Halva is one of the main offerings at Seed + Mill, a counter in Chelsea Market that opened in 2016, which sells tahini and tahini related goods, like halva. Seed + Mill doesn’t have a lot of competition yet, as it, Soom and Brooklyn Sesame are some of the only companies with a focus on tahini specifically. All were opened in the last five years. Soom does not make halva, or anything other than tahini, but they do pay a sort of homage to halva, with a chocolate tahini spread (halva is also popularly chocolate).

Soom was founded by three sisters, Shelby, Amy, and Jackie Zitelman. Jackie’s husband, Omri, actually was involved in tahini production in Israel. He introduced the Zitelman sisters to good Ethiopian sesame seeds, which make a superior grade of tahini. When the sisters approached Solomonov he was immediately interested because he had been struggling to get a consistent and delicious hummus in the quantities he needed.

While Zahav is glamorous, dark with a long wooden bar, low-backed booths, and hanging glass lanterns, the headquarters of Soom reflects its relatively new status. Soom rents space in Philadelphia’s Common Market, and its head office is a single room with two desks and a mini-fridge. Over Ethiopian coffee, Amy Zitelman, head of marketing and the youngest sister, explained that Soom tahini is being used by chefs and foodies. In fact, places like Mama’s Vegetarian are less interested in high-quality imported tahini. They are happy to stick with a cheaper produce that works. Soom is not marketed at them. It is marketed at people who want to recreate restaurant quality dishes, people who care about their ingredients and more importantly, who can afford to care about their ingredients.

Zahav isn’t the only Jewish/Israeli restaurant of note. Some have adopted dishes with an element Jewish fusion like CHeUnoodle bar, a trendy restaurant on 10th street were you can get a steaming bowl of Brisket Ramen [matzo ball, kimchi, sesame red chile broth]. Jewish-Asian fusion reflects the linkage these two nonChristian cultures share in the face of Christian holidays, most notably Christmas. A popular, and reasonably accurate stereotype is of the Jewish family that gets Chinese takeout on Christmas.

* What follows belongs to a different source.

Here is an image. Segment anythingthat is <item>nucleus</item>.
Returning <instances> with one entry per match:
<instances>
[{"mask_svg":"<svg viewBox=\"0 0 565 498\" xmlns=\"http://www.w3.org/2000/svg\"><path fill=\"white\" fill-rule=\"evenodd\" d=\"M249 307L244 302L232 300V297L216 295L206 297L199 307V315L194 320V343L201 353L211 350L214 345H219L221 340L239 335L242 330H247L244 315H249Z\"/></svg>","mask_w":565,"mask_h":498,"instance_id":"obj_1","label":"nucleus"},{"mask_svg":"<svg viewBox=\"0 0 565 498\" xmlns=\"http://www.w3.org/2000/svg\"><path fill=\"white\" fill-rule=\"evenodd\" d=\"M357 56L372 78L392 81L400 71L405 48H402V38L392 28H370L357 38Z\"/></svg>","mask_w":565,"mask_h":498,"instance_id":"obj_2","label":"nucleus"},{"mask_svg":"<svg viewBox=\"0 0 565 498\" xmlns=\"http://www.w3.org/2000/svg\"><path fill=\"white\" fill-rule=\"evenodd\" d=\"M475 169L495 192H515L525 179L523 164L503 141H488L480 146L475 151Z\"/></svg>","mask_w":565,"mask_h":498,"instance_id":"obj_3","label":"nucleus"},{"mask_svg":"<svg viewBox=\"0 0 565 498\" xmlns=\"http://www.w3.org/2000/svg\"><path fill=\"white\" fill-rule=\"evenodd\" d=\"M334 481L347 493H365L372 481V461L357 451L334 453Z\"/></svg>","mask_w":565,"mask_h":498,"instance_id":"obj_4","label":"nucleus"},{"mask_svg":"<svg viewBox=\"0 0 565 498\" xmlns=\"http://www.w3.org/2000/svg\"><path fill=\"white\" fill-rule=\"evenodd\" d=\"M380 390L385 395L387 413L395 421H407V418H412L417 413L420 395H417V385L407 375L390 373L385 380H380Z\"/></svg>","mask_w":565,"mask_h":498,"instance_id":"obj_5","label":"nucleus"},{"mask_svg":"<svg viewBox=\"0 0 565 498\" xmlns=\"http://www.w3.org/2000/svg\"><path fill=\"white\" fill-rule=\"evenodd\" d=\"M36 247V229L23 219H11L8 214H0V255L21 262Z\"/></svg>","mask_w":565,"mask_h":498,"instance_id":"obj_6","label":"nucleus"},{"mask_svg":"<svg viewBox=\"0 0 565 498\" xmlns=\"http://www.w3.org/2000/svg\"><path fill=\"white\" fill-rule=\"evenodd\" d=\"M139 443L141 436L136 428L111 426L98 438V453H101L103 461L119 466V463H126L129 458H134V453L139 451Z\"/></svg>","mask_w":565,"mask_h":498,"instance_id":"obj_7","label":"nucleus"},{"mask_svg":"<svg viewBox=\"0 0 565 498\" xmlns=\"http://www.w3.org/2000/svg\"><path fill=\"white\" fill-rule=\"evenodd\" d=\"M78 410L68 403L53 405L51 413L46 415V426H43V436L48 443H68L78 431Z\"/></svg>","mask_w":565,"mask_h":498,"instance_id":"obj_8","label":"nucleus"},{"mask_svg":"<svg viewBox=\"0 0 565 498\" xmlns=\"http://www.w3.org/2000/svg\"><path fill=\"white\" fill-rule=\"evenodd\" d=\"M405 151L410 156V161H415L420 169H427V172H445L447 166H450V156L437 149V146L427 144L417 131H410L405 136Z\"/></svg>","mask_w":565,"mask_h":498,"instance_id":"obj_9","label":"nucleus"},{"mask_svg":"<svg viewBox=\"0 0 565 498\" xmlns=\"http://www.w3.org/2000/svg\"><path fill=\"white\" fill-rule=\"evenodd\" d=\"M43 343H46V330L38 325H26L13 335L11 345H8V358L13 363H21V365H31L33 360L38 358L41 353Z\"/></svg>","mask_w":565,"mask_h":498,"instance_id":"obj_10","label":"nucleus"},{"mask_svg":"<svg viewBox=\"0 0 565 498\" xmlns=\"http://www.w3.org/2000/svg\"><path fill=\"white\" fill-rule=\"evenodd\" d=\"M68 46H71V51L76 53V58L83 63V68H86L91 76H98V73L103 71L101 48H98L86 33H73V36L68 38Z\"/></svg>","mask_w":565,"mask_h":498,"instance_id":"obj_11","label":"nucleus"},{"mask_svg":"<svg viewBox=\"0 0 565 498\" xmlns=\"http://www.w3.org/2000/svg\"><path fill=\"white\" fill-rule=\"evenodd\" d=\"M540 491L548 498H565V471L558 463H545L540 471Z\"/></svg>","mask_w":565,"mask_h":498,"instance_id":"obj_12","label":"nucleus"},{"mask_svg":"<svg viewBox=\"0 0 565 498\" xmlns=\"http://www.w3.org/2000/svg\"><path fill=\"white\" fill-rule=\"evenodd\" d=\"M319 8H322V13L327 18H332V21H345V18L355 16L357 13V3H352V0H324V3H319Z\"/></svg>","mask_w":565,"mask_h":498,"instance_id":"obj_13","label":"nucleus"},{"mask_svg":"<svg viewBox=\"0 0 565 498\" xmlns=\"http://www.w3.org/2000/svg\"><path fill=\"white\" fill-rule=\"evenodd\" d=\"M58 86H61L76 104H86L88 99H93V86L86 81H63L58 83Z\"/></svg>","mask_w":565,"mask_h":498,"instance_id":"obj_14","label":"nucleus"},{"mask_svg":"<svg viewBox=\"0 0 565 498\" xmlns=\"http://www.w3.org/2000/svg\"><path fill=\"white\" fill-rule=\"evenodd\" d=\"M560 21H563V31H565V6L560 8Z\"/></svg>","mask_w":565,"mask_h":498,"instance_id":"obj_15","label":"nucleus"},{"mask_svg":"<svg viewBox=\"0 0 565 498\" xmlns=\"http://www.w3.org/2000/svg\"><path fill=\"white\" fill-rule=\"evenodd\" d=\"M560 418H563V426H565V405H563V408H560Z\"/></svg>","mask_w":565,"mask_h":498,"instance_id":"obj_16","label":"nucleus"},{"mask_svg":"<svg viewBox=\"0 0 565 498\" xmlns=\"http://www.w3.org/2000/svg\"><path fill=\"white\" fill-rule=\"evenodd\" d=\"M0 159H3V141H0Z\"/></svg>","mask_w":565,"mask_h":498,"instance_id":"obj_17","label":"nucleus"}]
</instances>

If CHeUnoodle eludes to Jewish fusion, Solomonov’s Abe Fisher is a love letter to it, with dishes like a whole Hungarian duck, served “Chinatown style” with pretzel steamed bun and lekvar hoisin. Or perhaps chicken liver mousse with pastrami  and onion jam on Jewish rye and a Manischewitz poached pear to finish.  Lekvar is an eastern European fruit condiment and Manischewitz  is a popular brand of sweet Kosher wine with the foxy tang of Concord grapes.

Other specifically Jewish shops and restaurants are opening, not just to serve a single community, but attracting popular support. This April, Philly.com reported on the opening of Essen, Yiddish for food, a bakery in South Philadelphia that serves za’atar croissants, cinnamon hazelnut babka, and a pastrami-smoked salmon (salmon cured with the spices typically used to make pastrami) sandwich on, what else, but house-made rye bread.

Essen also has roots to Michael Solomonov, as Solomonov and Essen’s creator,  Tova du Plessis have worked together before.  But the upwardly mobile trend in Jewish and Israeli cuisine covers more ground than just Philadelphia — witness the acclaim and praise heaped on The Gefilte Manifesto, a Ashkenazi cookbook published in September 2016.

In an interview with NPR’s ,The Salt, Liz Alpern and Jeffrey Yoskowitz, the book’s coauthors explained that their inspiration was a desire to preserve the food of their histories and childhoods, only to update it. Just like cinnamon hazelnut babka (Babka is traditionally chocolate or cinnamon). The Gefilte Manifesto isn’t the only recent cookbook, with Leah Koenig’s Modern Jewish Cooking  in 2015 and Uri Scheft’s Breaking Breads: A New World of Israeli Baking and Ana Sortun’s Soframiz in 2016. Jewish food, not just the easy-to-love Mediterranean influenced favorites like hummus, but dense Eastern European dishes such as matzo balls, and gefilte fish, borscht, are becoming fine dining.

Expect chocolate sesame paste instead of Nutella. Expect chocolate coated halva candy bars. Get ready for preserved lemon and harissa, fattoush, halloumi, cholent, labneh, tzimmes and kreplach. Expect to eat gefilte fish and like it. Expect more Jewish food, and be happy, it’s delicious.